Chattel Mortgage is a loan facility where the client owns the asset but the financier takes security of the asset until the agreement is completed. In most instances a Chattel Mortgage can be 100% financed (including GST) or with an optional deposit.
Chattel Mortgage – Ownership
The ownership of the asset is you so as such create an asset to record the purchase of the vehicle (MV at Cost), total amount Ex GST as stated on the Tax Invoice from the car yard. A balloon payment is a large, lump sum payment that is a higher dollar amount than the regular monthly payment and is not included in the loan amount and as such will not be reflected in the liability you create on receipt of funds from the financier/funder.
1) Receive Money allocated against the Chattel Mortgage Loan Account, eg Esanda Car Loan
2) Spend Money/Enter Purchase allocated against the MV at Cost Account.
A Chattel Mortgage is suitable for those companies, partnerships and sole traders who use the cash method of accounting (they record business income and expenses as and when they occur) as it allows them to claim the GST in the vehicle’s price up-front.

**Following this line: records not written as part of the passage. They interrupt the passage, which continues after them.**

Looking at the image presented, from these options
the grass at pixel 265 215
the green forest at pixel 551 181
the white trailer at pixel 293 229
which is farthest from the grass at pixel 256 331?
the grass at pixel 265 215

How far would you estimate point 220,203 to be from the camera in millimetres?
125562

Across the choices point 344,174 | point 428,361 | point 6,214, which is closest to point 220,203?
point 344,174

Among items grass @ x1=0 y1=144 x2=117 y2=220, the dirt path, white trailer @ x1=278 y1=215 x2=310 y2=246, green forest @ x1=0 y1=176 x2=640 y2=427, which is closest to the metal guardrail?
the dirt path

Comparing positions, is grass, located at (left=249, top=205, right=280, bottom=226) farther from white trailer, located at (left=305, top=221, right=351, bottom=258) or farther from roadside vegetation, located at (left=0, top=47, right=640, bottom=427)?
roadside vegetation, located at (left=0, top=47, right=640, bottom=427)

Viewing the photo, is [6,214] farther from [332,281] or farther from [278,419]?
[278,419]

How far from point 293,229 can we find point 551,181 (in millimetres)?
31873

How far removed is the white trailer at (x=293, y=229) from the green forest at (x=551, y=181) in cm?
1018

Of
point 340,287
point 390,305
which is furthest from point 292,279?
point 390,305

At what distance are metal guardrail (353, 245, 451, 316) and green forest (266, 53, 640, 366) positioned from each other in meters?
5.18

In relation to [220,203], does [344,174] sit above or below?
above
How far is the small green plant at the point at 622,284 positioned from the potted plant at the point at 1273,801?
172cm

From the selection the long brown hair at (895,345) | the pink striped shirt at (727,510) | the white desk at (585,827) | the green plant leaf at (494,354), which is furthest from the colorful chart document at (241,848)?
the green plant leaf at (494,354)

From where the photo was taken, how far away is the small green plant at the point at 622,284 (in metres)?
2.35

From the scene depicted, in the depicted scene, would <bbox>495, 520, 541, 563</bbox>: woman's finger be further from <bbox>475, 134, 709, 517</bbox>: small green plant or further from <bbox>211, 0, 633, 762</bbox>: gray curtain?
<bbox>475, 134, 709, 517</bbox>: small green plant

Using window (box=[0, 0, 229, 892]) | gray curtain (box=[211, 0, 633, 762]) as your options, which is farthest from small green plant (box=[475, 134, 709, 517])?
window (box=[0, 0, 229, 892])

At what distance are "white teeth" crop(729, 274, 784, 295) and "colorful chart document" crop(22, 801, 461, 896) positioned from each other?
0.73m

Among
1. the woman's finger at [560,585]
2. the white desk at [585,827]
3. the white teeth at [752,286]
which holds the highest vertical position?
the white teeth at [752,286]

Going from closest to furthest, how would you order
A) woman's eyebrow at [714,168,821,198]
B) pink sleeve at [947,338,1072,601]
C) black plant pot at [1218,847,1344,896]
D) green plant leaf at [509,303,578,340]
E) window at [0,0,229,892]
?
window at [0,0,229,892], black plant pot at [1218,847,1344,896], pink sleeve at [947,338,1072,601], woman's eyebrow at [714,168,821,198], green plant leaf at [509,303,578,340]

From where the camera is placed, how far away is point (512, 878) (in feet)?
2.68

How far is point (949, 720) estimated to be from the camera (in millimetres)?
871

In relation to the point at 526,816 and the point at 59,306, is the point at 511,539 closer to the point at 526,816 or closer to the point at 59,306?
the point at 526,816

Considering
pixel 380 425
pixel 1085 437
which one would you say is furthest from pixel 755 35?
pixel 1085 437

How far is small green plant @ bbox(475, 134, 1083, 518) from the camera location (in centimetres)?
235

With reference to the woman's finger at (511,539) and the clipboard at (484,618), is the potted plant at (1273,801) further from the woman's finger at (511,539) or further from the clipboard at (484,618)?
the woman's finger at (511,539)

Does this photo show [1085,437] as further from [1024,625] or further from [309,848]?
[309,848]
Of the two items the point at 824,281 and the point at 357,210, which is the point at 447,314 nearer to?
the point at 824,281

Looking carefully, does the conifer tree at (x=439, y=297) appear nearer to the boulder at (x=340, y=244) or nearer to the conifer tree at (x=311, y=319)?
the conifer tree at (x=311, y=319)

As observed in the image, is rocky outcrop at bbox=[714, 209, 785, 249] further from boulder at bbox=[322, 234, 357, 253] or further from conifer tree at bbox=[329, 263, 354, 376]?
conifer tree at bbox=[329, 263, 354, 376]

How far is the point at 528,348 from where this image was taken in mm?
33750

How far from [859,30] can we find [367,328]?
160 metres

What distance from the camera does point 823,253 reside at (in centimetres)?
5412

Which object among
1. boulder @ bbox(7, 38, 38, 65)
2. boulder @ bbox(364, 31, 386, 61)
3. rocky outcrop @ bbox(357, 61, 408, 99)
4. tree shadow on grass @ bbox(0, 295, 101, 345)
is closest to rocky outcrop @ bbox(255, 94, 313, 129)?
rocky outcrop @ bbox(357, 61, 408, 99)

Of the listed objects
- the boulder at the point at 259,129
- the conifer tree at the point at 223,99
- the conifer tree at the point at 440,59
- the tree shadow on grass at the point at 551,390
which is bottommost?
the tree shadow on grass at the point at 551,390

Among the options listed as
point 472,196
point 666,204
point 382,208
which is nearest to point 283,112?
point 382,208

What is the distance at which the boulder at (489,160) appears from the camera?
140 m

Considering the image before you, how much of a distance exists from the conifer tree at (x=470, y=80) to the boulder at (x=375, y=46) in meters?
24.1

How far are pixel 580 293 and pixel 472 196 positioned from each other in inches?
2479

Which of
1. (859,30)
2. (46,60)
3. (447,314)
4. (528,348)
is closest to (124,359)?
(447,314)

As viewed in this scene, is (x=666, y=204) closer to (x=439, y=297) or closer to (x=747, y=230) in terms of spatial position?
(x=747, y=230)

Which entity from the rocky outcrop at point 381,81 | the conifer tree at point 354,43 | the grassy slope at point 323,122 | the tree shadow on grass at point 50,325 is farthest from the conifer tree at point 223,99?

The cost of the vehicle is reflected in the accounts by recording depreciation journals against the asset value (MV @ Cost) which your accountant/bookkeeper will take care of. As you make the payments (Spend Money) against the loan you will record a split transaction, allocating back against the loan, amortizing the liability (making it smaller) and the balance written off against the Interest Expense Account. At the end of the Chattel Mortgage Agreement you have to come up with the balloon payment or the funder/financier will take back the asset. It is normally acceptable to refinance the balloon payment with the same Financier. Find out more about depreciation here
Changes to GST treatment of CHP or Chattel Mortgages
While previously GST was only payable on the purchase price of the vehicle or asset, as of the 1 July GST will be payable on the purchase price of the asset or vehicle, all term charges (interest), and any fees. The newly-introduced GST on fees and interest will be payable upon settlement of the agreement, and can either be added to the loan or paid up-front.
For those customers who are registered for GST, the extra GST charged can then be claimed back as Input Tax Credit progressively over the life of the loan.